● Task details: Count how many lines in the rows below contain the string "photograph", matching case exactly, and reply with that number alone.

● Collected data entries:
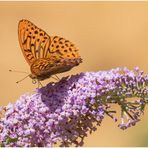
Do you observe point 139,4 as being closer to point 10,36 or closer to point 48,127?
point 10,36

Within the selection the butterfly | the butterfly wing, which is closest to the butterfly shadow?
the butterfly

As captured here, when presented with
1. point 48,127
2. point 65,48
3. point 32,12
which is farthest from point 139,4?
point 48,127

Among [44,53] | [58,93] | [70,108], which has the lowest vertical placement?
[70,108]

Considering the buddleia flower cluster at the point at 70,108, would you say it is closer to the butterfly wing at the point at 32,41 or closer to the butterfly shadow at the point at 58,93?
the butterfly shadow at the point at 58,93

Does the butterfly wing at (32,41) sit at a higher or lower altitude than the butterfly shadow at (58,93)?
higher

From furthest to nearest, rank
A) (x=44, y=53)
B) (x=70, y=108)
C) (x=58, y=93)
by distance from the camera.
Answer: (x=44, y=53)
(x=58, y=93)
(x=70, y=108)

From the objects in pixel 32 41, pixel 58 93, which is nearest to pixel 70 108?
pixel 58 93

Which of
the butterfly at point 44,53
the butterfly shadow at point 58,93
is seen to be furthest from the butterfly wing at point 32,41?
the butterfly shadow at point 58,93

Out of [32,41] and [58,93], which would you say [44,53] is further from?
[58,93]
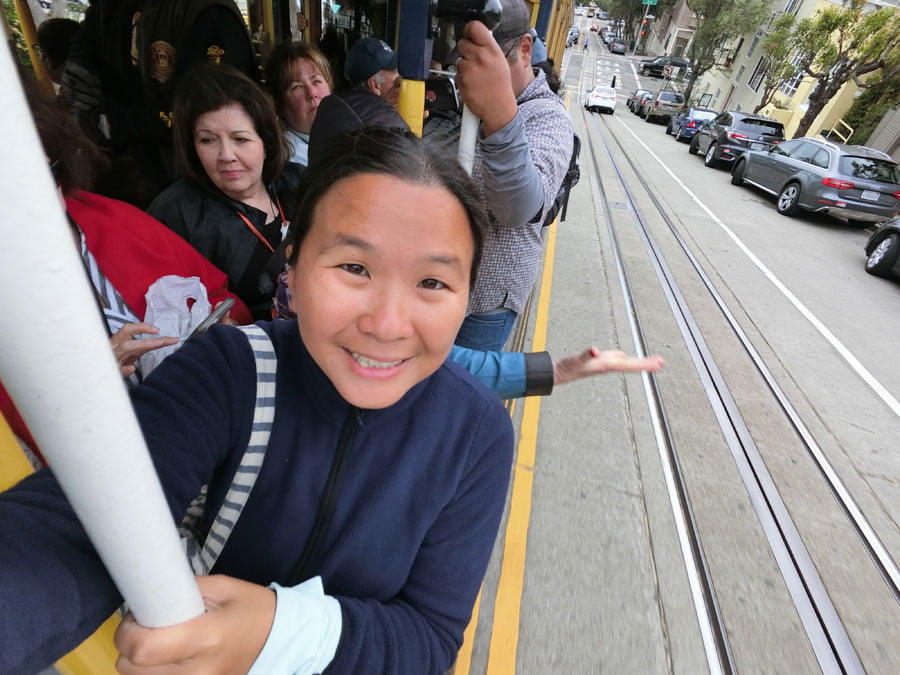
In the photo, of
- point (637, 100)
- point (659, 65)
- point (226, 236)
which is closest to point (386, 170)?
point (226, 236)

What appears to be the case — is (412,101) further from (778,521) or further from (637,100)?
(637,100)

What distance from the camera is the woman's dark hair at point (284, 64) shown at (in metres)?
2.64

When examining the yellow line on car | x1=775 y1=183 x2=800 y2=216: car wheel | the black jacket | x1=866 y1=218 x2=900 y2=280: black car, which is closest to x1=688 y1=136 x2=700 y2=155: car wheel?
x1=775 y1=183 x2=800 y2=216: car wheel

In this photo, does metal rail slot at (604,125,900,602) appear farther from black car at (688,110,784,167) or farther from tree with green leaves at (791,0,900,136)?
tree with green leaves at (791,0,900,136)

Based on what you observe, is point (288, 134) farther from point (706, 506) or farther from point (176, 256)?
point (706, 506)

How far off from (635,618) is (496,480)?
1548mm

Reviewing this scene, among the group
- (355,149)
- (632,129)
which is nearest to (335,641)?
(355,149)

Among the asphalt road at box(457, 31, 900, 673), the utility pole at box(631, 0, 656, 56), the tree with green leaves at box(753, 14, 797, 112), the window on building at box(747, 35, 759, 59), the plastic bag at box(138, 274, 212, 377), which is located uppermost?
the utility pole at box(631, 0, 656, 56)

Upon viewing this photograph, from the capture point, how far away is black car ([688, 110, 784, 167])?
12.5 m

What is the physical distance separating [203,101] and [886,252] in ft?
29.5

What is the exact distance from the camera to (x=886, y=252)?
6.84 meters

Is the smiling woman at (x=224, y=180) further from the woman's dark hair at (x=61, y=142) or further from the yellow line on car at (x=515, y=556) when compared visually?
the yellow line on car at (x=515, y=556)

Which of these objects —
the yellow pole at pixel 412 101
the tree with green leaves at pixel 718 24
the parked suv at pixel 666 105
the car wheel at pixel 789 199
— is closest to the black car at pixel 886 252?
the car wheel at pixel 789 199

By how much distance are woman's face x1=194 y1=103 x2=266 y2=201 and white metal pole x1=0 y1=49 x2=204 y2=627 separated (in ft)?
5.68
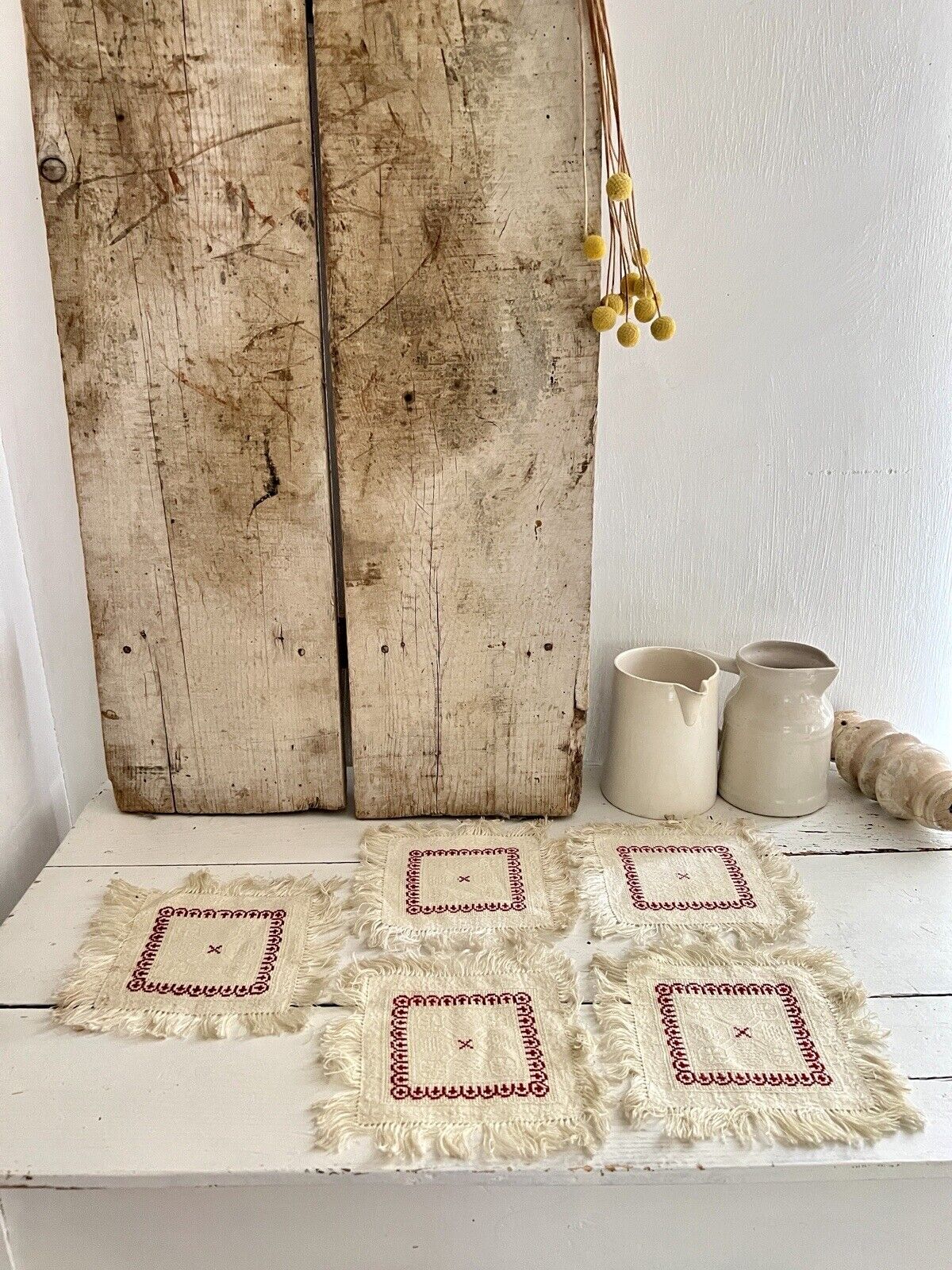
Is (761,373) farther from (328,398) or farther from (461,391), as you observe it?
(328,398)

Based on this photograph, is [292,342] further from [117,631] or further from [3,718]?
[3,718]

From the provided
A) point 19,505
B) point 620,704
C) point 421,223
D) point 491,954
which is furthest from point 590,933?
point 19,505

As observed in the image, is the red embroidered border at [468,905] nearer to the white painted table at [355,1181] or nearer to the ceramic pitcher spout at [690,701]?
the white painted table at [355,1181]

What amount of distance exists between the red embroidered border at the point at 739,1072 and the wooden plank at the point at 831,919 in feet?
0.20

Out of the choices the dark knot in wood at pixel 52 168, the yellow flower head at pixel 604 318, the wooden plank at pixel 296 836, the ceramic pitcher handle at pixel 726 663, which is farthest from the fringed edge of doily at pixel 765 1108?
the dark knot in wood at pixel 52 168

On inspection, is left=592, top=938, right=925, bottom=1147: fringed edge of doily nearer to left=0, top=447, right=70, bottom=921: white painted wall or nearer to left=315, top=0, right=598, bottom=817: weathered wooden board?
left=315, top=0, right=598, bottom=817: weathered wooden board

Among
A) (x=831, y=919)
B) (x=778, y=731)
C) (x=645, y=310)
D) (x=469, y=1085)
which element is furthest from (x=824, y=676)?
(x=469, y=1085)

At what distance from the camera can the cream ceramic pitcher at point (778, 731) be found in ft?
3.14

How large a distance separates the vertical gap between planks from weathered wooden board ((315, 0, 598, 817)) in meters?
0.02

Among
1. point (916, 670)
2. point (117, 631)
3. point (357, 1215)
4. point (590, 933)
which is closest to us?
point (357, 1215)

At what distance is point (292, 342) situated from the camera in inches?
34.0

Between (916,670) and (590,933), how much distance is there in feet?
1.58

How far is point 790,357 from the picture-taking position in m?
0.96

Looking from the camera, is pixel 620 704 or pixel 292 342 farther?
pixel 620 704
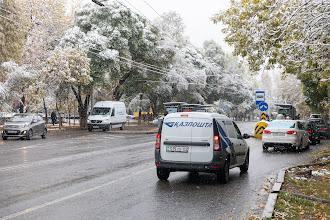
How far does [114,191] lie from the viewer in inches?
412

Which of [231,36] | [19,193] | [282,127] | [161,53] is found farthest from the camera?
[161,53]

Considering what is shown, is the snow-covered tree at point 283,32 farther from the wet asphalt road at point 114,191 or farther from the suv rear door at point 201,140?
the wet asphalt road at point 114,191

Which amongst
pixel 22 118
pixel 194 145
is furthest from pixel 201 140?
pixel 22 118

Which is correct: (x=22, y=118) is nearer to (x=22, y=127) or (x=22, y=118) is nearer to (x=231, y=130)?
(x=22, y=127)

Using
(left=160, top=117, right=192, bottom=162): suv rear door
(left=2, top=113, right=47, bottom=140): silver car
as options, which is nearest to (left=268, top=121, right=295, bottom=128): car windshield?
(left=160, top=117, right=192, bottom=162): suv rear door

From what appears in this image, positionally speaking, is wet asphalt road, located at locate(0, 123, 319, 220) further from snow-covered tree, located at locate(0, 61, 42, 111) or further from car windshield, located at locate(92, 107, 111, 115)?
car windshield, located at locate(92, 107, 111, 115)

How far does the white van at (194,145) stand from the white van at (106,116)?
2955cm

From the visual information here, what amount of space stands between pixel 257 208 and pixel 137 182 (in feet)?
12.7

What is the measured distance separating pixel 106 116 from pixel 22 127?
1303cm

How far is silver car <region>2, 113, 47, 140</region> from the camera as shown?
29.3 m

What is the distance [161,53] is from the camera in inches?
2021

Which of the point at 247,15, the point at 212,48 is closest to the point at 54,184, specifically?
the point at 247,15

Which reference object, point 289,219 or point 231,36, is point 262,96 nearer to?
point 231,36

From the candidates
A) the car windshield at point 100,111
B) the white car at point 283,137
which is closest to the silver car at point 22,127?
the car windshield at point 100,111
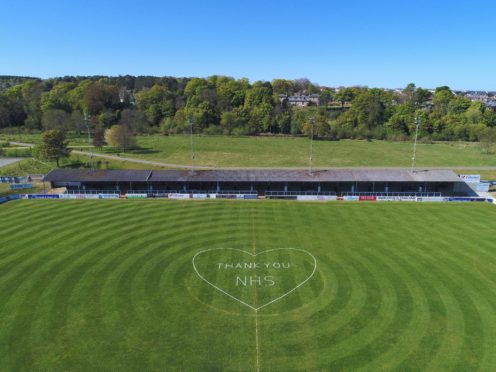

● The reply: 2